Far be it from us to make that hackneyed observation, so common to Oscar detractors: that is, how could a ceremony devoted to honoring the entertainment industry be so lacking in entertainment value. (We are not above doing a little back-door lampshade hanging to get that observation into this post, however.) But we have a perfectly legitimate reason for not watching this year’s show: we haven’t seen any of the movies.
We’re always impressed by people who are willing to go to the movies, in spite of the fact that they are playing in movie theaters. It’s a testament to a person’s love of cinema that they are willing to endure the American movie-going experience in order to see a film three or four months before it comes out on DVD.
Let’s face it: the hardest working people in show-biz are not the ones you see on the screen. It’s the poor schmucks who squeeze themselves into uncomfortable theater seats, amongst the stench of sweat, abandoned diapers, and sickly-sweet pools of soft-drinks. It’s the throng of popcorn-chewing, celebrity obsessed audience members who sit in darkness foul, while taking in the second-hand fantasies of those whom they pay to daydream for them. It’s the people who will sit through terrible dreck and not demand their money back. It’s the folks who will justify their viewing of a pile of crap by saying things like, “Well, the movie wasn’t great, but I’ll watch anything with Eddie Murphy in it.”

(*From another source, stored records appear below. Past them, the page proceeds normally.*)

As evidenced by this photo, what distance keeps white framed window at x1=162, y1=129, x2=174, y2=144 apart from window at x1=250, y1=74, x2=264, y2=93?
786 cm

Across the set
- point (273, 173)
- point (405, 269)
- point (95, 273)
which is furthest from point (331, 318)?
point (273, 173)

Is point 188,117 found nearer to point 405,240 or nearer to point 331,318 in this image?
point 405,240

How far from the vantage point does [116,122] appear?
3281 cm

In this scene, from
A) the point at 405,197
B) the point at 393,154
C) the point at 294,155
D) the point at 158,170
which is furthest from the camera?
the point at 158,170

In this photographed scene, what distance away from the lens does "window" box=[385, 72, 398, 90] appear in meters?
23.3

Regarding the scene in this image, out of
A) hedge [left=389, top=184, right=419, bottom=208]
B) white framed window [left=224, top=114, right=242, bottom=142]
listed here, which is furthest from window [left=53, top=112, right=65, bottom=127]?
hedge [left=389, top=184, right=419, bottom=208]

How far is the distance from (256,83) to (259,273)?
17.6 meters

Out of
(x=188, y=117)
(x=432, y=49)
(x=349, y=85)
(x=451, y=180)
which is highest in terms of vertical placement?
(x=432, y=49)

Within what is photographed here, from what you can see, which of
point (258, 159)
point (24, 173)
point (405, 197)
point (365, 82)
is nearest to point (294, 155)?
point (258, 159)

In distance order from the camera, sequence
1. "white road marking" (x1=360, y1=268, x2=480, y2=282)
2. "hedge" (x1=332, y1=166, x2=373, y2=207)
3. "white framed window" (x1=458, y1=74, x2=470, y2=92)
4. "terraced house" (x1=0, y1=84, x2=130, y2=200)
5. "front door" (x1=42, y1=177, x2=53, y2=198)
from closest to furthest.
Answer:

And it’s not just the long-suffering audience that deserves recognition. Though Hollywood big-shots might refuse to acknowledge them, the local theater operators are also a part of the entertainment industry. They may be on the bottom rung of the ladder, but they’re there. Where’s their award? At the very least, studios should be thanking them for making the movie-going experience so painful that they drive the sale of DVD’s to people who would rather pay $30 for the privilege of watching movies in the comfort of their own homes, rather than paying $13.50 to wallow in filth for an hour and a half, with a huge screen and rattling sound system doing nothing but distracting them from conducting important business and making-out with someone they’d rather not see in good light.